The engines of the Jenny B throttled up. Slowly she pivoted to starboard, to face the far-off green hillock that was Shepherd’s Island. The deckhand strode the length of the boat and released the stern line. Just as it slipped free there came a shout from the dock.

“Wait! Hold the boat!”

“We’re full up!” yelled the deckhand. “Catch the next one.”

“I said hold up!

“Too late!” barked the deckhand. Already the Jenny B was pulling away from the dock.

It was the deckhand’s sharp and sudden oath that made Miranda turn to look. She saw, far astern, a figure racing toward the end of the pier. He took a flying leap across the growing gap of water and landed with only inches to spare on the deck of the Jenny B.

“Son of a gun,” marveled the deckhand. “Are you nuts?”

Chase scrambled to his feet. “Have to talk to someone — one of your passengers—”

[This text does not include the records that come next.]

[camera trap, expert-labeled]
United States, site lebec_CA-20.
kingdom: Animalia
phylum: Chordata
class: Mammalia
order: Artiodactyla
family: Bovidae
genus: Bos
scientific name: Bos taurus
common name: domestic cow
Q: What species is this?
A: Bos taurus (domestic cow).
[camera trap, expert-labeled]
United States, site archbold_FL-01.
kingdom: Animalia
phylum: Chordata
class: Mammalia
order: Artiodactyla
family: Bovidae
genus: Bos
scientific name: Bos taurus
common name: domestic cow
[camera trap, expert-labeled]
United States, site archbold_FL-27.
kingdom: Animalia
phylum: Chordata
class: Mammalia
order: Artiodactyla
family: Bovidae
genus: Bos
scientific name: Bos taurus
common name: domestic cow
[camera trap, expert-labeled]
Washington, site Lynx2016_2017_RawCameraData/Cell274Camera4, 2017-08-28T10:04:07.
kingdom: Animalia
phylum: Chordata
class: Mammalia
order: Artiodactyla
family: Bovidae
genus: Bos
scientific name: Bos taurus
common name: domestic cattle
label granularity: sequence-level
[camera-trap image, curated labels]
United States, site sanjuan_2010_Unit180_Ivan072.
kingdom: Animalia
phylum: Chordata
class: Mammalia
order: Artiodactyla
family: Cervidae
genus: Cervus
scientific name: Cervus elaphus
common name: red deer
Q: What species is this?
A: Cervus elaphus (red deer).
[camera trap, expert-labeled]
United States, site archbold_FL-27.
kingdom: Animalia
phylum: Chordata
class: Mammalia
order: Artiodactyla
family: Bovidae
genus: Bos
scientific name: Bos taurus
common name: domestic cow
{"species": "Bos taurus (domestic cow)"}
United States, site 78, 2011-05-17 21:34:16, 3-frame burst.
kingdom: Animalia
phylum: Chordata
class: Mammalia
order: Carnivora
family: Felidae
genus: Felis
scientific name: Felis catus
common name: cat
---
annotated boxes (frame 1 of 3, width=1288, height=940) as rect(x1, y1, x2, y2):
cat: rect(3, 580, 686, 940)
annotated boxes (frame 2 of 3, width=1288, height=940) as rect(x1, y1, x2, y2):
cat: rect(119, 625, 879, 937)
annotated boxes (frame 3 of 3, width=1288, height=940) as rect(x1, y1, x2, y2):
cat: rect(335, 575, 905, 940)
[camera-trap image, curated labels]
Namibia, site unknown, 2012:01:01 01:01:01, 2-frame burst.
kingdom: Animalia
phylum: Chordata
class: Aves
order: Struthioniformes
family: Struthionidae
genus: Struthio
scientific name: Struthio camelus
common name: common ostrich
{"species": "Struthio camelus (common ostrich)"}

“Man, you must want to talk real bad.”

Chase took a calming breath and glanced around the deck. His gaze stopped at Miranda. “Yeah,” he said softly.

“Real bad.”

Miranda, caught standing against the rail, could only stare in astonishment as Chase walked toward her. The other passengers were all watching, waiting to see what would happen next.

“Young man,” snapped Dr. Steiner. “If you sprained your ankle, don’t expect me to fix it. You two and all your damn fool stunts.”

“My ankle’s fine,” said Chase, his gaze never leaving Miranda. “I just want to talk to your patient. If it’s all right with her.”

Miranda gave a laugh of disbelief. “After a leap like that, how could I refuse?”

“Let’s go up front.” Chase reached for her hand. “For this, I don’t need an audience.”

They walked to the bow and stood by the rail. Here the salt wind flew at them unremittingly, whipping at their clothes, their hair. Above, gulls swooped and circled, airborne companions of the plodding Jenny B.